▸ **WORK INSTRUCTIONS**
Please state only how many lines of the material below contain the string "face", with case counting.

══ INPUT DATA

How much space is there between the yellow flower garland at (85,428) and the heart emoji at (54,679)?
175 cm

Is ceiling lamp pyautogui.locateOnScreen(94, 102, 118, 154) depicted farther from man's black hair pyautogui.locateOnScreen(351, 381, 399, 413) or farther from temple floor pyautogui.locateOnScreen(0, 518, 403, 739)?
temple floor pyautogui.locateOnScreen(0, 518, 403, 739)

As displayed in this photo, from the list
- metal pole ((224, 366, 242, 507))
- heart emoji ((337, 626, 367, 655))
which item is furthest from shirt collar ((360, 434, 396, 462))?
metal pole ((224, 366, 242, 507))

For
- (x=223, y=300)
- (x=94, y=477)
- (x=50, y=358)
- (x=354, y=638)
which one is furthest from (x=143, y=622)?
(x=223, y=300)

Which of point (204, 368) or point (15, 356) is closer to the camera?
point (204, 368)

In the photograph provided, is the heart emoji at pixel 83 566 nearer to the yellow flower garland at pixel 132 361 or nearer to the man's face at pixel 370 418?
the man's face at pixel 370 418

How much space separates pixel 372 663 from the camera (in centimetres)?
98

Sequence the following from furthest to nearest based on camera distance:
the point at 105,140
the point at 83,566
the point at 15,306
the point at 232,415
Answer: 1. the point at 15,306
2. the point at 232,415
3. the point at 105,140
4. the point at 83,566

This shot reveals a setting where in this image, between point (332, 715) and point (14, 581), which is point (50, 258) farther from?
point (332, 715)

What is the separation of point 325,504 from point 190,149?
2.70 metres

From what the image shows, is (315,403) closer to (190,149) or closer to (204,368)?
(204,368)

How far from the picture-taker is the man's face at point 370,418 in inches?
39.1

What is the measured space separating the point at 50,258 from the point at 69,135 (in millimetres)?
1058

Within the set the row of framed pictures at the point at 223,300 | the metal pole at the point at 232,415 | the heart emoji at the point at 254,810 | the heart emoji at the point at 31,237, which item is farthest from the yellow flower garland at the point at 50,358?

════

▸ **EXERCISE RESPONSE**
3